Beck’s Measurement Model, or Why It’s So Damn Hard to Measure Software Development - Commoncog

A pretty useful lens for when a business activity is easy to measure, and when it is not. Part of the data driven series.


This is a companion discussion topic for the original entry at https://commoncog.com/becks-measurement-model-or-why-its-so-damn-hard-to-measure-software-development

Oh, I like this model, as it also illustrates why leadership and management are so hard to measure: the Effort and Output buckets are generally not easily tied to Outcome and Impact.
– A manager that runs around busily having status meetings and managing OKRs can point to a lot of effort and output, but if they’re not focused on meaningful business outcomes, they will have zero (and possibly negative) impact.
– Another leader might produce very little Output, but have a huge Impact because they align their team on the meaningful customer outcomes.

But most performance management systems will reward the first manager because their work is more easily measurable.

And for the first time, I can see a connection between the work I did as a revenue forecaster, my time as Chief of Staff, and my current work as an executive coach - in each job, I discerned patterns in complex domains to connect inputs to impact. I couldn’t always do it in a quantifiable or explainable way, but the fact that I could consistently do it meant I had an edge on others who were more focused on effort and output.

At one point after the Chief of Staff job had been formalized into a job ladder, I complained that they were measuring me on the wrong things.
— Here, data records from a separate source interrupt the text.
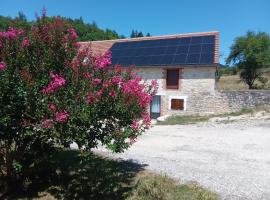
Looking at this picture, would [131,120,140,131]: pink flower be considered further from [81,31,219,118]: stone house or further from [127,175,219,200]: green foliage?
[81,31,219,118]: stone house

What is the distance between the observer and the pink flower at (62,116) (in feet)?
13.4

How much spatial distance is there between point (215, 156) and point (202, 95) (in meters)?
12.0

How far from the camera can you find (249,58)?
95.5ft

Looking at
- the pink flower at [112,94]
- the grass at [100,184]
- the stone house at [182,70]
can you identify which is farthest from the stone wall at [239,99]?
the pink flower at [112,94]

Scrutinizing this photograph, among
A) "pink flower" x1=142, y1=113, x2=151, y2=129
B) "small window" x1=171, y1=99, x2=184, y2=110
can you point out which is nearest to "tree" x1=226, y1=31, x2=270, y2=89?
"small window" x1=171, y1=99, x2=184, y2=110

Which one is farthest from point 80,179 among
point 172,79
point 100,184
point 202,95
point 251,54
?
point 251,54

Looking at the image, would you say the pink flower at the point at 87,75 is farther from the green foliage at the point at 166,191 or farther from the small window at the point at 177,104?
the small window at the point at 177,104

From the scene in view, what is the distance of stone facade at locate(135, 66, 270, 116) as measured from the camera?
66.5ft

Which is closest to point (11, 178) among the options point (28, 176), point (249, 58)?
point (28, 176)

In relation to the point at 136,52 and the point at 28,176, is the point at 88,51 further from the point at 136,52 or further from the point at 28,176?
the point at 136,52

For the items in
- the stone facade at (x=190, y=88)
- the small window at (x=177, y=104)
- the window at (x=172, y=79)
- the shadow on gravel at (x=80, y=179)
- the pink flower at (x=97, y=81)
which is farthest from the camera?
the window at (x=172, y=79)

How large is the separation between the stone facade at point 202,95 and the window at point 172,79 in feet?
1.02

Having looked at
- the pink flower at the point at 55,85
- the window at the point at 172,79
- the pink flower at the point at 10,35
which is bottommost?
the pink flower at the point at 55,85

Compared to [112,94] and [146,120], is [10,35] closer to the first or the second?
[112,94]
They were optimizing for the easily measurable Effort and Output, so Chiefs of Staff who generated a lot of process and overhead were actually rewarded and promoted, whereas I was seen as lesser because I refused to impose unnecessary work on my tech teams. The connection of the rise of such Effort and Output operations teams at Google since 2018 and Google’s business prospects is merely a correlation, I’m sure :wink:

2 Likes

Oh wow, that’s a good point. I think in High Output Management Andy Grove said something like: ‘the output of a manager is decisions, and the sole job of a manager is to increase the output of the team’, which ‘explains why you cannot tell if a manager is good or not purely based on their activities.’
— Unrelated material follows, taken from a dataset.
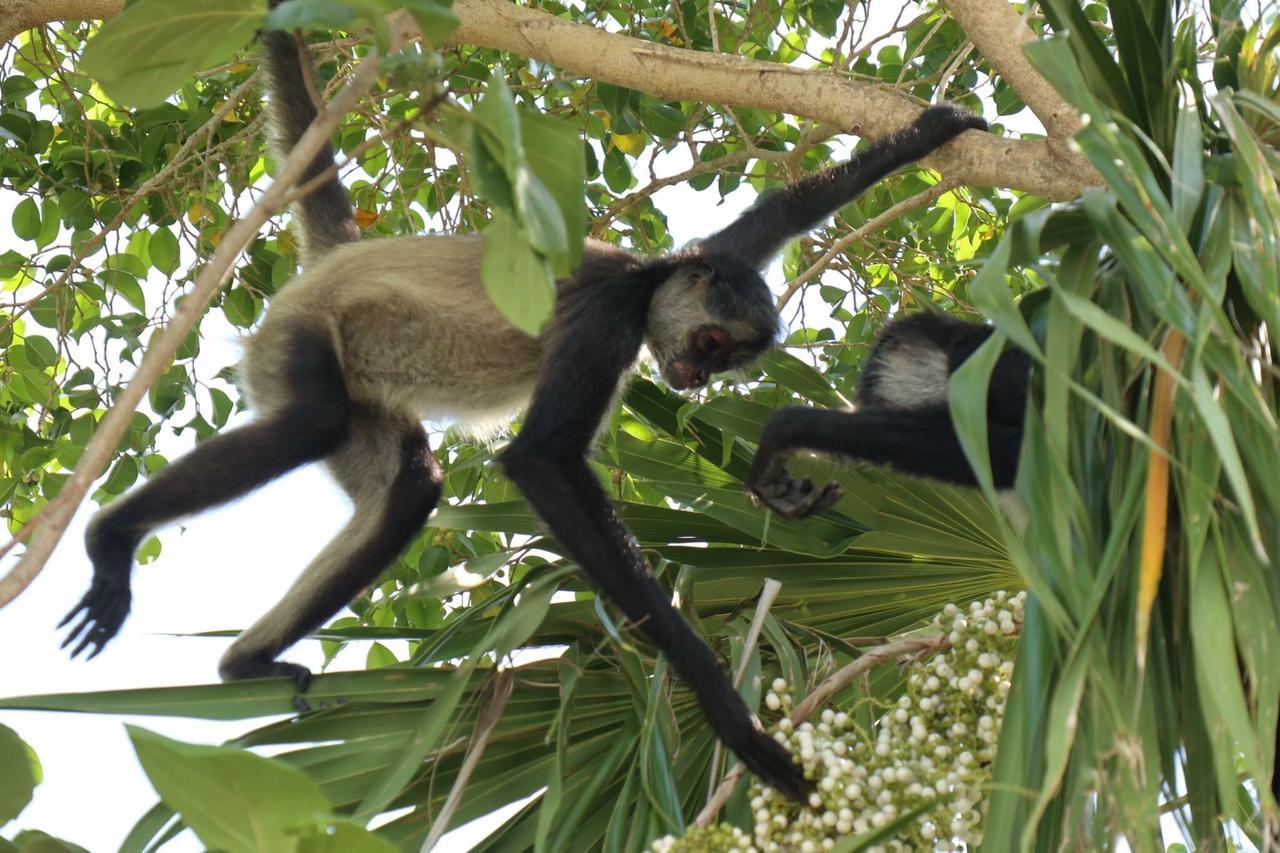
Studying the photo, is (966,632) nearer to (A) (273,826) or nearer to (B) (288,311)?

That … makes a ton of sense. I’m also now reflecting on the startup people I know, who chafe at big company bureaucracies. I think most of them are oriented for Outcomes and Impact, and refuse to play promotion games that reward Effort and Output (that in their minds are clearly not correlated to the former).

The connection of the rise of such Effort and Output operations teams at Google since 2018 and Google’s business prospects is merely a correlation, I’m sure :wink:

Ha!

1 Like

This seems tied to how Warren Buffett judges management based on whether or not they act like owners.

The owner of a business would only take action or impose process if it will meaningfully grow the enterprise value of a business. If a manager, or even a software engineer can clearly explain how their actions are affecting enterprise value (thinking like an owner) then chances are they are taking the correct actions.

The problem is that each business is different, so the levers to affect growth in enterprise value could be anything. You need to understand what is limiting the business in the frame of an owner or investor, then make sure everyone can identify how their work is affecting those factors.

Metrics would come in either before to identify the factors (build a model of the business), or if the model is clear then you can add them after to track success.

3 Likes

This one hit close to home and prompts a lot of thought, since my work entails a lot of the same challenges that the McKinsey folks are wrestling with here. If you think measuring software developer productivity is hard, try measuring the productivity of IT operations staff and infrastructure engineers whose work is even more disconnected from the direct creation of value! I had not seen this and I too like the Beck model as a way to explain the challenges inherent in measurement, so thanks for sharing this and your thoughts on it.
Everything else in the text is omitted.